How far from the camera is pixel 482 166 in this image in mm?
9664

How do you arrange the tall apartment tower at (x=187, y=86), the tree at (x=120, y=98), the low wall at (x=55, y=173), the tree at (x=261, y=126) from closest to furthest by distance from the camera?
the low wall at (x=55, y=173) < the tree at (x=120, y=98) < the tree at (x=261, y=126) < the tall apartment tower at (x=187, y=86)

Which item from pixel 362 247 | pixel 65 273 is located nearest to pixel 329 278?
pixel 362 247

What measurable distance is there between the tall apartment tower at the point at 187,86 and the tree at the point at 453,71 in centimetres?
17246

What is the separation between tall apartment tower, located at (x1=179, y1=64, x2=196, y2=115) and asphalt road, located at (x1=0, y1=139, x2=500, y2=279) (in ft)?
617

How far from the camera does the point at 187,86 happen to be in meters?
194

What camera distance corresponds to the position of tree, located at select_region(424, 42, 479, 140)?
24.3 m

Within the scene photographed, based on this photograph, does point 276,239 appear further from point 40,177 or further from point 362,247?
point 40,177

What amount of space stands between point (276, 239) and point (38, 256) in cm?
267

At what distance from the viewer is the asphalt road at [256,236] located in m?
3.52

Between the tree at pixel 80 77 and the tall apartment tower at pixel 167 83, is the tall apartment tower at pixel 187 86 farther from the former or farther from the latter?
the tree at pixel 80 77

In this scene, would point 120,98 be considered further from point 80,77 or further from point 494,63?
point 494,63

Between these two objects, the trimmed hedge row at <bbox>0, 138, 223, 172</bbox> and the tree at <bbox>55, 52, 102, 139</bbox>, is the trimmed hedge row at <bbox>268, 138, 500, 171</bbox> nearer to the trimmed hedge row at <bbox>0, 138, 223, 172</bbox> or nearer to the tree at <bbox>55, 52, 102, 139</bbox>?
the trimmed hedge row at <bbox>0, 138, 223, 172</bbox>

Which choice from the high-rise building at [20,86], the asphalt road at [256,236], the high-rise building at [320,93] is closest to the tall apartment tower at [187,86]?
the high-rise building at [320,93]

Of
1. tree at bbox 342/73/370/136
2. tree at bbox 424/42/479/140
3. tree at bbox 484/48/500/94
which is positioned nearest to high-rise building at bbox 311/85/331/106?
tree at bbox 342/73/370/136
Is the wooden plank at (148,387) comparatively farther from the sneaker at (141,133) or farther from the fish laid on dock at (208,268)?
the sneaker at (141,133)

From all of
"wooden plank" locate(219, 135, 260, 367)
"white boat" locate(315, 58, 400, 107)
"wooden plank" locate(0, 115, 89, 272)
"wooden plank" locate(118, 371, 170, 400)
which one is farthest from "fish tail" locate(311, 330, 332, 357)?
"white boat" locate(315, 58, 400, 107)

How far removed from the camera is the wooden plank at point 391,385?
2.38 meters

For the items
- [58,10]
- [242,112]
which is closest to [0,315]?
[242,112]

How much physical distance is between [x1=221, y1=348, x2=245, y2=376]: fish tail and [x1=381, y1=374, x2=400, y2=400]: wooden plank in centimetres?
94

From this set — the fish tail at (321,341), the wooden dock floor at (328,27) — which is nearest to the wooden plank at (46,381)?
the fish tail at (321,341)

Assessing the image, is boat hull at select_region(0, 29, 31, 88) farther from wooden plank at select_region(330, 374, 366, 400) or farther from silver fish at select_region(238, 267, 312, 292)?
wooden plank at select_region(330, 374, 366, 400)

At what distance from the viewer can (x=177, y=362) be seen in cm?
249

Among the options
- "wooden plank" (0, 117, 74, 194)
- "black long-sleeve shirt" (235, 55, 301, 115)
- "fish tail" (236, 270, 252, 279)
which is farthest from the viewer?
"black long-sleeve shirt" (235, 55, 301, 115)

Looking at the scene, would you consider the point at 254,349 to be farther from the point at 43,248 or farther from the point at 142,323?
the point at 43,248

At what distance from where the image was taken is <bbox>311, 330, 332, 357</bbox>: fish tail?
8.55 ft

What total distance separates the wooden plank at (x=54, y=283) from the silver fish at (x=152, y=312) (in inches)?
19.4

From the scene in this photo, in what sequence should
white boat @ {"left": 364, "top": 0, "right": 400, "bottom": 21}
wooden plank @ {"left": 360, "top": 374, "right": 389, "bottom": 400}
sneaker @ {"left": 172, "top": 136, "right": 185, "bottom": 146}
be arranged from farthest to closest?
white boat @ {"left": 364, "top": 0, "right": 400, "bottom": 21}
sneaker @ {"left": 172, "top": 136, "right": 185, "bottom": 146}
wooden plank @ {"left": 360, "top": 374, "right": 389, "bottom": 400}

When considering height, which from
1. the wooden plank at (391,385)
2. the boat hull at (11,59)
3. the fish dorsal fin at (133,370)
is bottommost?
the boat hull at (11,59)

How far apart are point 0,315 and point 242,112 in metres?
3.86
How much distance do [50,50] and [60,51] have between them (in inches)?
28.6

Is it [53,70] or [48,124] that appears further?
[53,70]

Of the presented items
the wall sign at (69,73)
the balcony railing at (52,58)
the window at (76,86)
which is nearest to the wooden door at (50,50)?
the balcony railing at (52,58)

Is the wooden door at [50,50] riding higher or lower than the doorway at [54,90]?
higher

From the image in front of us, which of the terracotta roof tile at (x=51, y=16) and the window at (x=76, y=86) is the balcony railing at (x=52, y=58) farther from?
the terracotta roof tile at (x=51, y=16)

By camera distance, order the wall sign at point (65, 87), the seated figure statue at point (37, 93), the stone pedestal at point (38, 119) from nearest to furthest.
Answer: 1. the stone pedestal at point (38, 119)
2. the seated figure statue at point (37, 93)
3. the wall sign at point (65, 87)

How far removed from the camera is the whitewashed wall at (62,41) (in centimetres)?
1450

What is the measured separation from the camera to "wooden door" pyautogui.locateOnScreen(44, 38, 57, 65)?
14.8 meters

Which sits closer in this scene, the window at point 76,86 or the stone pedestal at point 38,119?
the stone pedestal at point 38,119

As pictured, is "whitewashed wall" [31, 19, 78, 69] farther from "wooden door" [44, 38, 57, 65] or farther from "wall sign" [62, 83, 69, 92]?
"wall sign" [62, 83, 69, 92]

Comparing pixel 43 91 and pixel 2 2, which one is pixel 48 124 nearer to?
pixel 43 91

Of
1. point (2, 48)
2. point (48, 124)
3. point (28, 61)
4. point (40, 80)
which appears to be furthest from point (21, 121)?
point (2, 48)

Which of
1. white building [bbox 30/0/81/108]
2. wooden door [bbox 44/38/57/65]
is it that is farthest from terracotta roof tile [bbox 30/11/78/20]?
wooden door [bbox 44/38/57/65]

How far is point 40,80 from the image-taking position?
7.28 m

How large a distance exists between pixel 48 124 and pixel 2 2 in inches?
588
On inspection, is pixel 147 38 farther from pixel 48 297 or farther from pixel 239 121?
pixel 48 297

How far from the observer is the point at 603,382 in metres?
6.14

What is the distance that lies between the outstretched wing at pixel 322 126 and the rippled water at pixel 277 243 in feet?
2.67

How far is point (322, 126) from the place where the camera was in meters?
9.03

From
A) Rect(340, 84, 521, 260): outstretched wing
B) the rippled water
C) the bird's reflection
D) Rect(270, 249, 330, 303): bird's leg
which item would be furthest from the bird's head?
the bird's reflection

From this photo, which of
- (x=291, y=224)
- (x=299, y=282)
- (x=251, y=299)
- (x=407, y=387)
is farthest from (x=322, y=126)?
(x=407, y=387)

══════════

• [TASK TO CARRY OUT] Report every line from the items above that contains the string "camera", copying each line in full. The match is case-sensitive.

• [CORRECT RESULT]
How far from the camera is pixel 482 166 in this image in mm?
How do you arrange the tall apartment tower at (x=187, y=86), the tree at (x=120, y=98), the low wall at (x=55, y=173), the tree at (x=261, y=126) from closest to furthest by distance from the camera?
How far from the camera does the point at 187,86 happen to be in meters?
What camera distance corresponds to the position of tree, located at select_region(424, 42, 479, 140)?
How far removed from the camera is the wooden plank at point 391,385?
By camera distance, order the wall sign at point (65, 87), the seated figure statue at point (37, 93), the stone pedestal at point (38, 119) from nearest to furthest.
How far removed from the camera is the whitewashed wall at (62,41) (in centimetres)?
What is the measured separation from the camera to "wooden door" pyautogui.locateOnScreen(44, 38, 57, 65)?
How far is point (322, 126) from the place where the camera was in meters?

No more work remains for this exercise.